* **Short problem 1**
Return the passage from the article on the congressional Sharia law hearings, starting at "restoreamericanglory.com — When" and ending at "coercive civil authority.".
* **Short problem 2**
Count the lines in the rows that contain the word "vegetation", and reply with that number alone.

Congress Considers SHARIA LAW Bill

U.S. Capitol building against blue sky.

restoreamericanglory.com — When Congress holds a hearing that asks whether an entire religious legal tradition is “incompatible” with the Constitution, you are not just watching policy; you are watching the country argue about what America is.

Story Snapshot

  • House Republicans used “Sharia-Free America” hearings to warn about parallel Islamic legal systems operating alongside U.S. law.
  • Democrats and religious-liberty advocates countered that the proceedings smeared a minority faith and misunderstood the First Amendment.
  • The sharpest legal line was not about prayer or personal piety, but about any religious body claiming coercive civil authority.
  • The clash exposes a deeper question: can America defend its constitutional order without drifting into outright religious tests?

Congress Put Sharia Law On Trial, But The Real Defendant Was The Constitution

On paper, the House Judiciary Subcommittee on the Constitution and Limited Government met in February 2026 to analyze one question: “Why Political Islam and Sharia Law Are Incompatible with the U.S. Constitution.” The official notice promised scrutiny of “efforts to establish alternative, Sharia law-based legal and civic institutions” and whether these might violate federal law and constitutional guarantees of due process, equal protection, and one supreme rule of law.[1] In practice, the hearing turned into something larger.

Representative Chip Roy of Texas, who chaired the effort, framed Sharia as a direct, structural threat. His press release and opening remarks painted Sharia as a foreign legal code that “fails to include due process, treats non-Muslims as second-class citizens, prescribes barbaric punishments,” and “subjugates women and children.”[3] He argued this is not about private worship, but about a rival legal order that allegedly permits polygamy, corporal punishment, and violence, all fundamentally at odds with the American constitutional tradition.[3]

Parallel Legal Systems Are The Red Line For Constitutional Conservatives

Witnesses sympathetic to Roy’s concerns drew a crucial distinction that many headlines skipped. One expert testified that the American system “does not recognize parallel sovereign systems operating outside constitutional supremacy, judicial review, equal protection, due process or the rule of law.”[4] The real constitutional alarm, he said, sounds when any religious or ideological system tries to exercise “coercive civil authority independent of the Constitution while claiming immunity from constitutional accountability.”[4] That is a bright line most conservatives instinctively support.

From that standpoint, the hearings were less about what Muslims believe and more about what any group, religious or otherwise, does with power. The same witness expressly stated that “the constitutional concern is not private worship or voluntary religious practice,” but arises where systems attempt to establish adjudicatory structures that assert Sharia as binding law.[4] This view squares with the conservative commitment to one sovereign, one Constitution, and rejection of any competing legal regime, whether Islamic, Marxist, or otherwise. The message: worship freely, but you cannot run a second court system.

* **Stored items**
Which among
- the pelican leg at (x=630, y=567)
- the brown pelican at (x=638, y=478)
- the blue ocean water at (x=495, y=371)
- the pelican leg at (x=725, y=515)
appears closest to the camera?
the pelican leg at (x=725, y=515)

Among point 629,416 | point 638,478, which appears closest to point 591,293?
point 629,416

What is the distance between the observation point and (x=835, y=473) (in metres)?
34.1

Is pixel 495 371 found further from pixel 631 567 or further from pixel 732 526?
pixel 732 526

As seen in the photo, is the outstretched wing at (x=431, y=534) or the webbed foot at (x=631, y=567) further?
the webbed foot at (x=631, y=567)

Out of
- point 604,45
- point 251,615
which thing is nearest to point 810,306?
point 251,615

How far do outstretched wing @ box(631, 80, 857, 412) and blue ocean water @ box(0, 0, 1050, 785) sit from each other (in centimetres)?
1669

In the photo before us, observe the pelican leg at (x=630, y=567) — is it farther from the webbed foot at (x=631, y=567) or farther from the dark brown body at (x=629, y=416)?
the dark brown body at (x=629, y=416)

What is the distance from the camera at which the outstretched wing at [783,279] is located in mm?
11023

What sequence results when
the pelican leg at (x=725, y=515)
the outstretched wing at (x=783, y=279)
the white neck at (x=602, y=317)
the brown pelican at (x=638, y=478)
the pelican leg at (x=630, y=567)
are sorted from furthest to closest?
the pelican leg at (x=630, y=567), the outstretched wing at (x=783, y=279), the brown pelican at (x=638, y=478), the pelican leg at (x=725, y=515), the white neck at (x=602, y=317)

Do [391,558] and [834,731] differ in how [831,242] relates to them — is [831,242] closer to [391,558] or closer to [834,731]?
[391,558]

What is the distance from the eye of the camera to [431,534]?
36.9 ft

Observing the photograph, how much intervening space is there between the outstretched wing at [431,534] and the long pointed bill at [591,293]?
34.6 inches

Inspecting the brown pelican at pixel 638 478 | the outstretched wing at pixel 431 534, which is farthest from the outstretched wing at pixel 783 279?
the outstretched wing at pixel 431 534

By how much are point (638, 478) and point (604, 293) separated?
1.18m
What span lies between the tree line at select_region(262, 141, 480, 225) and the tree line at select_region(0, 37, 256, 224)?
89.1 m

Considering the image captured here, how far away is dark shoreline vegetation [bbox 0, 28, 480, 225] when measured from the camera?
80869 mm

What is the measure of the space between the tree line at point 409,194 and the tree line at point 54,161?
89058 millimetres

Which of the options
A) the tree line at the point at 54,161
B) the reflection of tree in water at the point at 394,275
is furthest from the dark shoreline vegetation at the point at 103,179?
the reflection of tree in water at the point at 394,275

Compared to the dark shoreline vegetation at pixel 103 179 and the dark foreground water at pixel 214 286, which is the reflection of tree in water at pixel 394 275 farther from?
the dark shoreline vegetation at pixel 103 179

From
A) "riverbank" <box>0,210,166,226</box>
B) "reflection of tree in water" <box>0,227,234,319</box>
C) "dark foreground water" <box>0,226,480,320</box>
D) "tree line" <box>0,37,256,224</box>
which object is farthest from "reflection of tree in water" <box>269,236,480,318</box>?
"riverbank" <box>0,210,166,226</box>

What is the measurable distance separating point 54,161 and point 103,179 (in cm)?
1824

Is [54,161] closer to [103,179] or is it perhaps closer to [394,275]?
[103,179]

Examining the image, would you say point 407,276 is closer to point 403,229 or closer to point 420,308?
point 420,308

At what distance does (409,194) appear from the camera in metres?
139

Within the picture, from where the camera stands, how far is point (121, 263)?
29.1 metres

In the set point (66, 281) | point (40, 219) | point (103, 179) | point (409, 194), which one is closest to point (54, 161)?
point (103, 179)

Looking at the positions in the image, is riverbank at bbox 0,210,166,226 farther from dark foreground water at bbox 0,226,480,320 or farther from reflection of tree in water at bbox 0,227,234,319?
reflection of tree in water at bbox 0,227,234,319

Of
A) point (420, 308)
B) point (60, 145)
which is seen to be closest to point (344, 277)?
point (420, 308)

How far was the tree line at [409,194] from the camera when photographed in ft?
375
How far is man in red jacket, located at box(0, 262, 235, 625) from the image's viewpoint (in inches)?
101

* **Written reply 1**
restoreamericanglory.com — When Congress holds a hearing that asks whether an entire religious legal tradition is “incompatible” with the Constitution, you are not just watching policy; you are watching the country argue about what America is.

Story Snapshot

  • House Republicans used “Sharia-Free America” hearings to warn about parallel Islamic legal systems operating alongside U.S. law.
  • Democrats and religious-liberty advocates countered that the proceedings smeared a minority faith and misunderstood the First Amendment.
  • The sharpest legal line was not about prayer or personal piety, but about any religious body claiming coercive civil authority.

* **Written reply 2**
4